Segment & Products Page
Key insights:
- Government was the top segment by revenue ($52.5M), contributed to 44% of total revenue in this period, but was also the most discounted segment.
- Paseo was the best performing product, by both sales volume and gross profit, making it the most valuable product in the company’s portfolio.
Geographic
- Analyse performance across different markets globally.
Geographic Page
Key insights:
- Sales are distributed evenly across different markets, in terms of both revenue and profit margin.
P&L Statement
- A matrix visual showing the full P&L chain, broken down by months across the given period, for stakeholders that requires detailed numbers behind the charts.
P&L Statement Page
Drilldowns: Any visuals have the option to drill down to the detailed P&L statement on the final page. For example, a user can drill down a segment from the segment dashboard to see the discounts, gross profit margin, gross and net revenue of that segment over each month by right-clicking the segment on a visual in page 2, and select drill through to see the P&L report of the segment.
Final reflections
Learning to build this report for me was not just about navigating myself around PowerBI features; it was an introduction to financial reporting literacy. It helped me understand why every company needs P&L reporting, what the core KPIs are that help readers interpret a business’s financial health status, and the value of integrating PowerBI into internal financial reporting processes. The dual learning curve in PowerBI and finance is what makes this more challenging and more rewarding than what a purely technical implementation could have been.
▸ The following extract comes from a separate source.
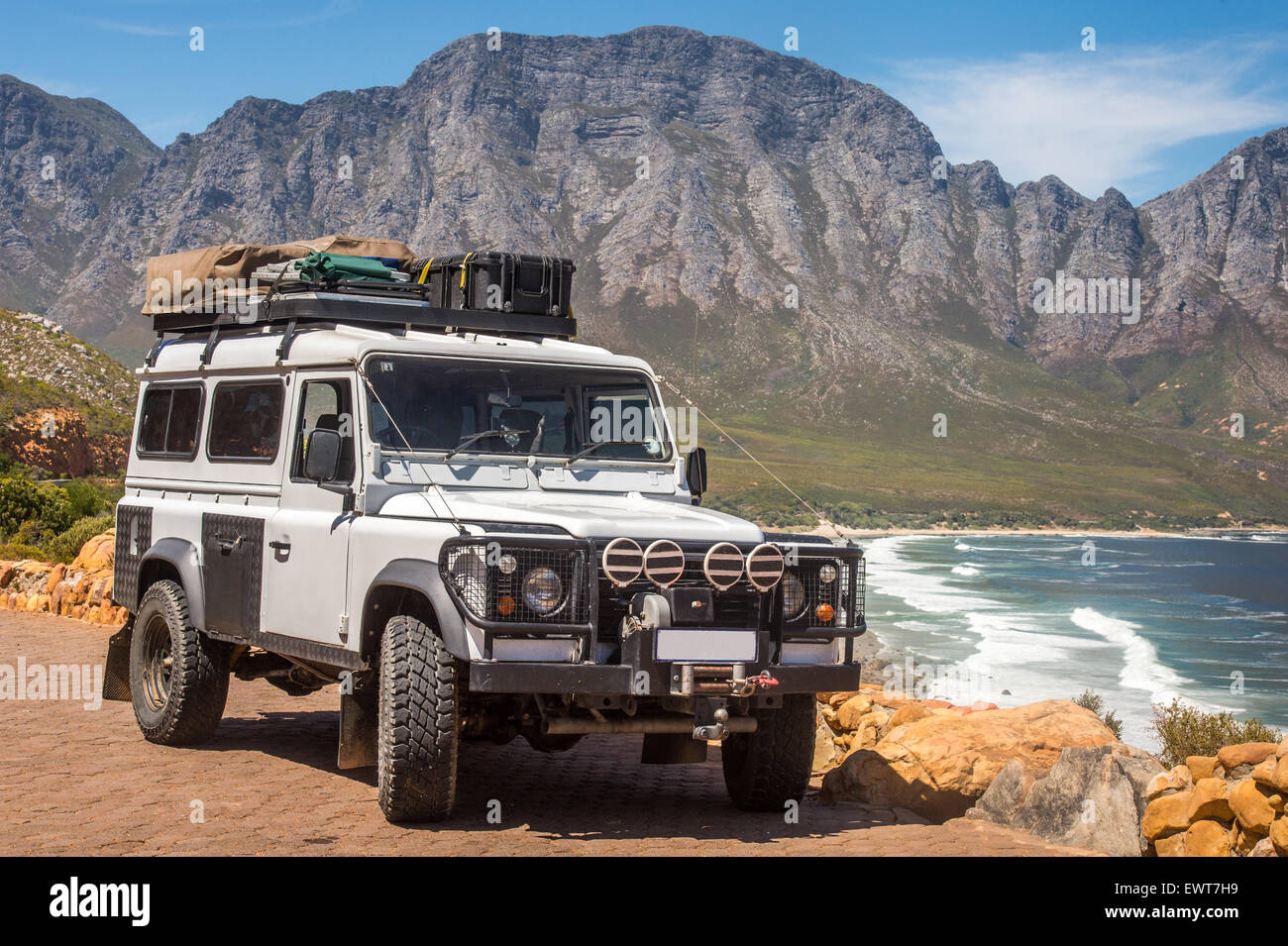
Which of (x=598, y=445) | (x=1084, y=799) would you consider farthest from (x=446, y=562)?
(x=1084, y=799)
AI accelerated the process significantly, helping me work through DAX measure logic, data modelling decisions, and dashboard design principles. But the business judgment calls, which KPIs matter, what story the data tells, those require understanding the domain well enough to ask the right questions in the first place. Because in the end, I do believe technical skills and studies are truly valuable when being put into the correct business context, whether it’s building a reliable data pipeline, optimising queries, or building reports.